Article Preview
TopIntroduction
The concept of Big Data has been endemic within computer science since the earliest days of computing. “Big Data” originally meant the volume of data that could not be processed (efficiently) by traditional database methods and tools. Each time a new storage medium was invented, the amount of data accessible exploded because it could be easily accessed. The original definition focused on structured data, but many researchers and practitioners have now come to appreciate that a very significant and growing percent of the world’s data and accumulated information resides in massive, unstructured data and information sinks. Further, very large chunks of the Big Data are, largely in the form of unstructured text, imagery, and video. The explosion of data has not been accompanied by the expanded availability of new storage mediums that can accumulate it while ensuring ready access.

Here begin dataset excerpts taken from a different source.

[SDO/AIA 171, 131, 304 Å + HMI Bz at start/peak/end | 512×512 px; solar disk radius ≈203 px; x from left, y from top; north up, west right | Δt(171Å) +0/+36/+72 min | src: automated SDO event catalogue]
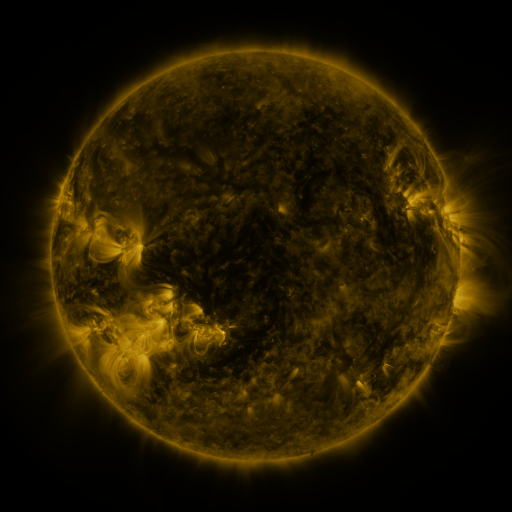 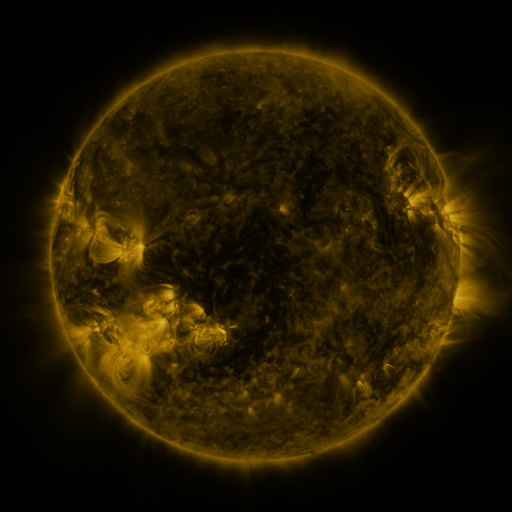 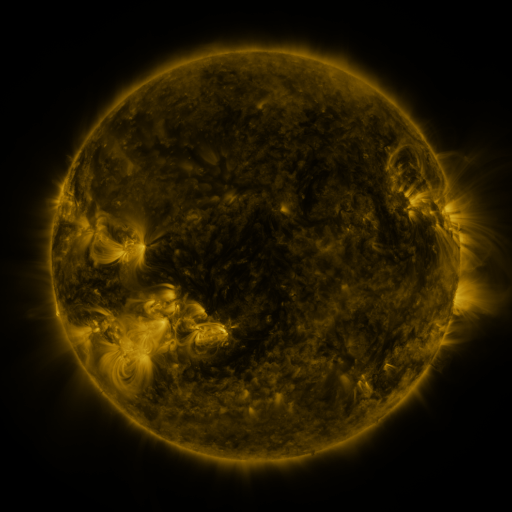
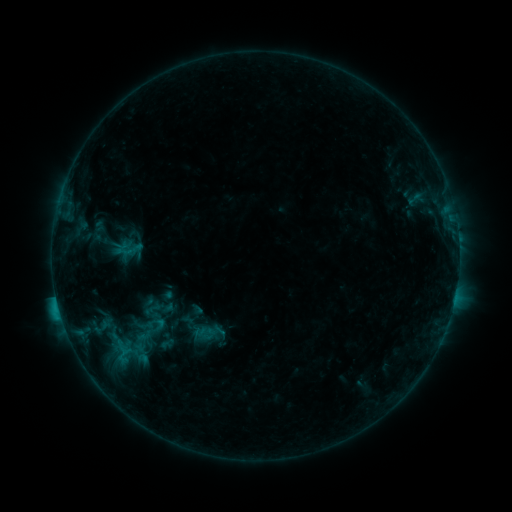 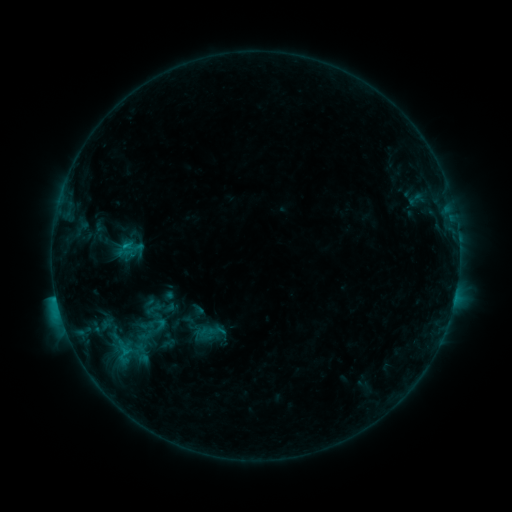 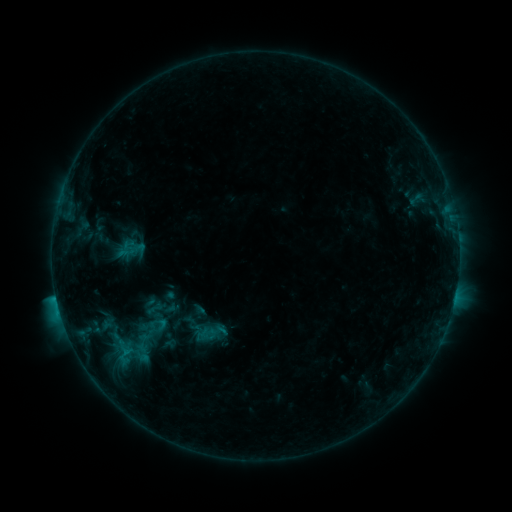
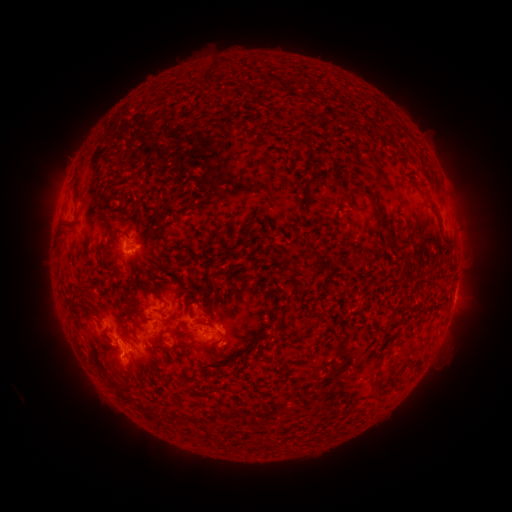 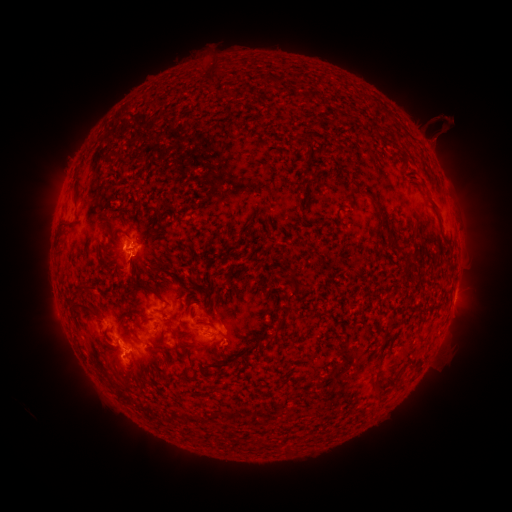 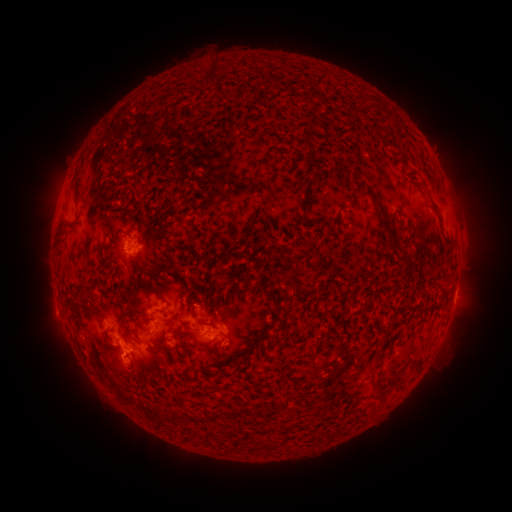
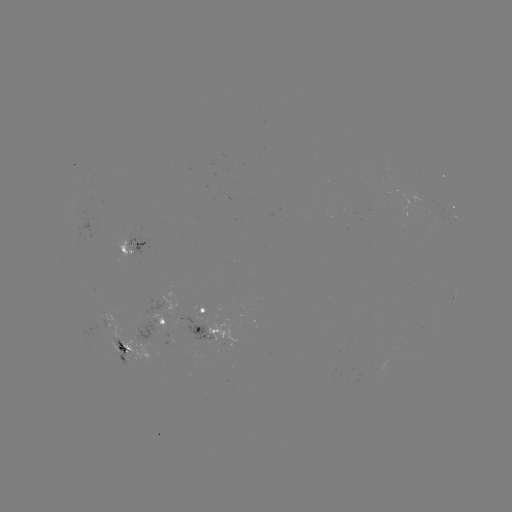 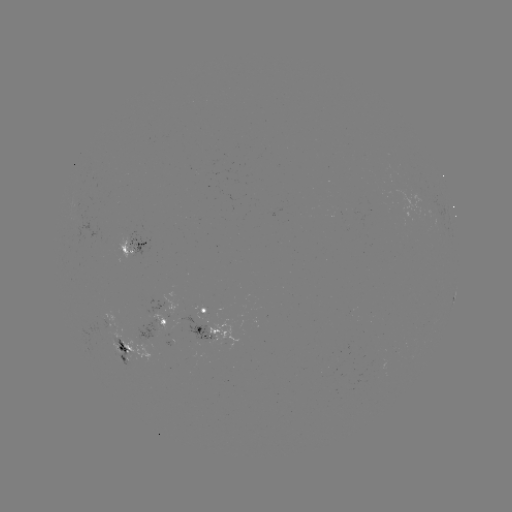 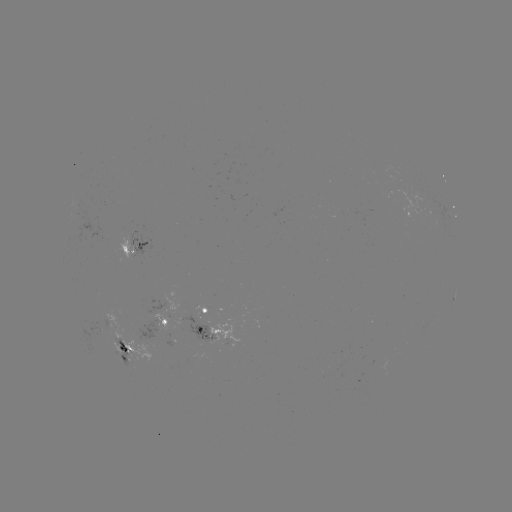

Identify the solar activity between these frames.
filament eruption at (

We define “Big Data” as the amount of data just beyond technology’s capability to store, manage and process efficiently. These limitations are only discovered by a robust analysis of the data itself, explicit statements of its processing needs, and assessments of the capabilities and deficiencies in the tools (hardware, software, and methods) used to analyze and administer the Big Data. As with any newly recognized problem, the conclusion of how to proceed may lead to a recommendation that new tools need to be forged to perform the new tasks.
As little as 5 years ago, researchers and analysts were only thinking of tens to hundreds of terabytes of storage for our personal computers. Today, we are thinking in tens to hundreds of petabytes. Thus, Big Data like our universe, appears to be a constantly moving and expanding target. It is that growing amount of data (in volume, type, and perhaps with new characteristics) that is just beyond our immediate capabilities and grasp, e.g., we have to work hard to store it, access it, manage it, and process it.
Our conclusion about growth rate is that the current growth in the volume of data collected continues to be staggering. Further, no researcher or manager writing in all the literatures surveyed projects a slowing of the rate of growth or that a cap may exist for the total volume of data collected in the future. A major challenge for IT researchers and practitioners is that this growth rate is fast exceeding our ability to: (1) design appropriate systems to handle the data effectively, and (2) analyze it to extract relevant meaning for decision making. In this paper, we identify critical issues associated with data storage, management, processing and security. To the best of our knowledge, the research literature has addressed some of these issues, but we believe new approaches, technologies and processes will (and must) continue to emerge to address these issues as data volume approaches the Exabyte range.